Text segment Start Marker

Wednesday, September 3, 2008

New Psych, New Evaluation, Same Diagnosis

I love the new psych. I am not going back to the old one. The new one spent an actual hour and a half with me, listening to me, to my history, to my ideas about my meds. I was prepared this time. In all fairness to my last psych, he got me straight from the hospital, and all I could do for several visits was sit in the chair and cry. But this time, I used my resume to help create a timeline of episodes of depression and hypomania and brought along a list of my meds and when I was given them.

On first blush, the psych agrees that I have some form of bipolar. Probably bipolar II because I don't seem to show a history of full blow mania or psychosis. He's shoving Remeron off my list of meds, which I'd tried to talk my last psych into doing because I knew it wasn't working for me. And while my new psych thinks Lamictal is good for some types of bipolar, he thinks Lithium might be the better choice for me, but we need some baseline blood tests. I go to my new PCP Monday, and my psych gave me a "prescription" for what he required in the blood test.

Text segment End Marker
Data supplied Start Marker

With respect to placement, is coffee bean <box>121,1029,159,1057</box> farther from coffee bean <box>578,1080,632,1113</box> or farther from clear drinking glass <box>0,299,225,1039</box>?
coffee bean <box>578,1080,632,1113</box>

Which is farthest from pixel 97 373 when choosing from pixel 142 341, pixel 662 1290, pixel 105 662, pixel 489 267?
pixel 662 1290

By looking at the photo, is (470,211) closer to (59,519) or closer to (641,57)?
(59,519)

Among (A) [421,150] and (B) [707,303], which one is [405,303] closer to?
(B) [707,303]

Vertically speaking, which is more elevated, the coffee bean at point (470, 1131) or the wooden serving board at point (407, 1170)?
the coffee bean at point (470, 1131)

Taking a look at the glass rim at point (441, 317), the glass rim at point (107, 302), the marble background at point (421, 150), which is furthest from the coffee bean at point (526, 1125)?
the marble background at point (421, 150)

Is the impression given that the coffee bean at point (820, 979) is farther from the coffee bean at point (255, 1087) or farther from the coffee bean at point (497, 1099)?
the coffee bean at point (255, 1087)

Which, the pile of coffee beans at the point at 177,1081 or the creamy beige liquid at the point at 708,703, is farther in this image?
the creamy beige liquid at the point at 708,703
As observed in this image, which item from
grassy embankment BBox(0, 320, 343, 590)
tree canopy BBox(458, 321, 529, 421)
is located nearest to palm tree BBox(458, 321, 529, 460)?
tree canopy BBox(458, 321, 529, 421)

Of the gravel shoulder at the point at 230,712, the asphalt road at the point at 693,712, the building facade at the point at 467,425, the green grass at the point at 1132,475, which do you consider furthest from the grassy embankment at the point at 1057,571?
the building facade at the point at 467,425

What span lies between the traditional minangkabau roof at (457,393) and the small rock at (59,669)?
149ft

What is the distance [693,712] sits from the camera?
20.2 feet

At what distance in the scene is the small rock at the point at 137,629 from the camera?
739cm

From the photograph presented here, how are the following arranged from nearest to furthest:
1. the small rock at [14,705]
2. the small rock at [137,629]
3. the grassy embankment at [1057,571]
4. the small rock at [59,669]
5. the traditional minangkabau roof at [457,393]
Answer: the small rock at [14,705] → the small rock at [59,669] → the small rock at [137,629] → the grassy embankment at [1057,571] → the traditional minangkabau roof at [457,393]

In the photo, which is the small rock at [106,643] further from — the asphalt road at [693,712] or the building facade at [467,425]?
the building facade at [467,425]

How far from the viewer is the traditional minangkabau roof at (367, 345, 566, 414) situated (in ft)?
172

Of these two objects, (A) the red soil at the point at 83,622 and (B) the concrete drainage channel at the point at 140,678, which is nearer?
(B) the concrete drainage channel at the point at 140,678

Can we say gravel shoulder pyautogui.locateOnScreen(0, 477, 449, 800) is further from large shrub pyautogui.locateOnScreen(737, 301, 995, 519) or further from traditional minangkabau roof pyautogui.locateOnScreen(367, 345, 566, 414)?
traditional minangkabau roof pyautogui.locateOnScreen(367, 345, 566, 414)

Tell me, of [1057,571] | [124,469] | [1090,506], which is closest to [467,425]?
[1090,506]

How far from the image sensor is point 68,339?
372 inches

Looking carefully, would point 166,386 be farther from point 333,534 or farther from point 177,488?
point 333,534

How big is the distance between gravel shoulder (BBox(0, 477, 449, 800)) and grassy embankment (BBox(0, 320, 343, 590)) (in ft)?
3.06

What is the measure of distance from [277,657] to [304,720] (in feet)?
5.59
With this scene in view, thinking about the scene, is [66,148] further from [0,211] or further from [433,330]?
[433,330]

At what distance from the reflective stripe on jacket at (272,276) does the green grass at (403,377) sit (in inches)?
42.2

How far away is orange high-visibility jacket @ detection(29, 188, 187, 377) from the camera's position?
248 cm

Data supplied End Marker

**Work item**
Reproduce word for word the stretch of the blog post about the new psych from "New Psych, New" through "was given them.".

**Your response**
New Psych, New Evaluation, Same Diagnosis

I love the new psych. I am not going back to the old one. The new one spent an actual hour and a half with me, listening to me, to my history, to my ideas about my meds. I was prepared this time. In all fairness to my last psych, he got me straight from the hospital, and all I could do for several visits was sit in the chair and cry. But this time, I used my resume to help create a timeline of episodes of depression and hypomania and brought along a list of my meds and when I was given them.